Grace isn’t meant to be a strength workout. It’s meant to be a short, hard, intense workout that lasts approximately 70 seconds (for the crazy fit and efficient athletes) to three minutes. If Grace takes you eight minutes, then you probably should decrease the weight to a load where you can finish all 30 reps within three minutes.
The same is true of running: For best results, each training session should have an intended stimulus in terms of what it’s trying to achieve.
2. Prescribed Intensity
Being able to adhere to the intention means becoming familiar with various max efforts runs. Specifically, you should know your 400-meter time, your one mile run time, and your 5 km run time.
From there, just like a strength program, intervals can be prescribed, for example, at 80 percent of your 400 meter run time.
Another great drill, which world-renowned running coach Chris Hinshaw often uses is a 10-round workout of 60 seconds of running with 10 seconds rest between each interval.
The idea is to be able to complete the same distance for all 10 intervals. However, when he puts inexperienced athletes through it, almost everyone goes out too hard, he explained.
The above test helps people become more familiar with their pace, which will then help create training targets that are challenging, but do-able.
3. Progressive
Like any strength program, it’s best to follow an interval running program that progresses over time. Practically speaking, this means the first couple weeks should feel almost easy, but volume and pace increases over time, and recovery time decreases.
Let’s say you’re wanting to improve your 1 mile run time: A good place to start is with manageable 200-meter intervals at a pace that doesn’t feel daunting, with a full rest between intervals.
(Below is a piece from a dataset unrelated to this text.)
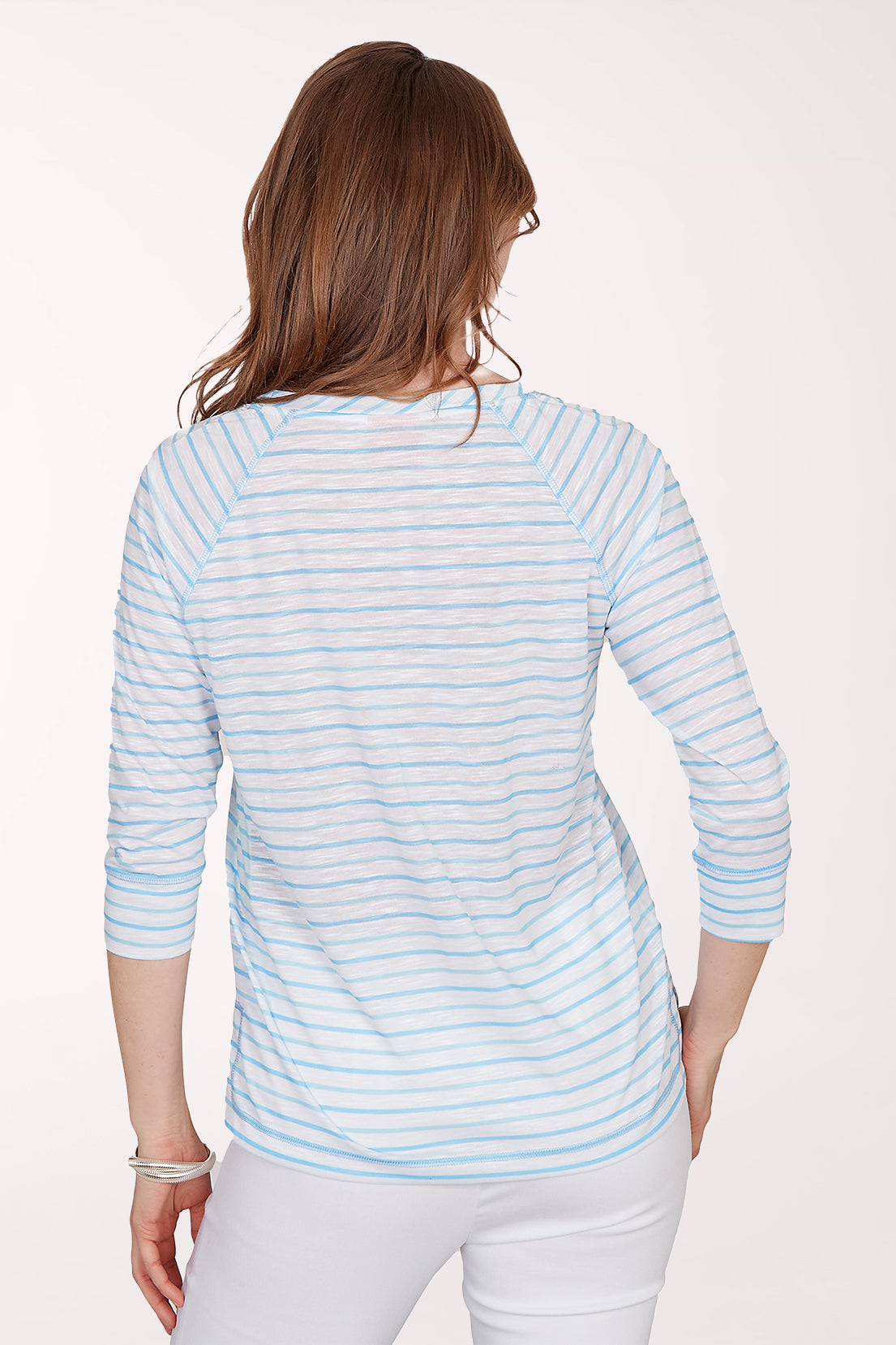 Woman wearing a light blue striped shirt with a floral design on a white background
Over the weeks, these will become 300-meter, 400-meter and 600-meter intervals with less and less rest between intervals.
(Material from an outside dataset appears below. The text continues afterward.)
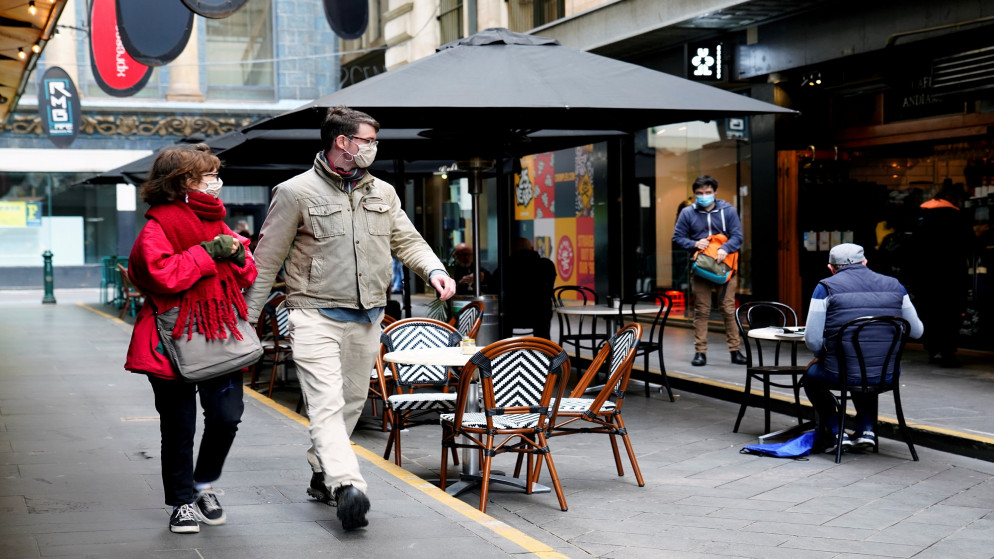أشخاص يسيرون بالقرب من مقهى بعد تخفيف قيود فيروس كورونا المستجد في ولاية فيكتوريا في أستراليا، 28 تشرين الأول/أكتوبر 2020. (رويترز)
4. Considers the Individual
While some people’s weakness is their speed, others is their endurance, and others still is their ability to recover.
A running program aimed at improving aerobic capacity should take this into consideration. If, for example, recovery is your weakness, then you’ll probably be playing around with your rest time quite a bit. Once you start to feel an improvement, then recovery might mean a fast walk or a slow jog between intervals.
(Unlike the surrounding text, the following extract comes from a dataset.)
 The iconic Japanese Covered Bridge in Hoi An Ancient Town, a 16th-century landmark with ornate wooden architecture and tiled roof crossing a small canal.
According to Hinshaw, most CrossFit athletes generally need more endurance training than speed work. Elite level runners tend to decrease their pace by four to six percent when a distance doubles, meaning their one mile pace is 4 to 6 percent slower than their 800 meter run. However, after working with dozens of elite level CrossFit athletes, Hinshaw’s data shows even high level CrossFit athletes’ pace decreases by 20 percent when a distance doubles, hence their need for more endurance work.
Like anything else, improving aerobic capacity takes time. And if you dislike running, it can be daunting to begin a running program. However, an effective program should feel manageable, as it’s designed with your specific needs in mind.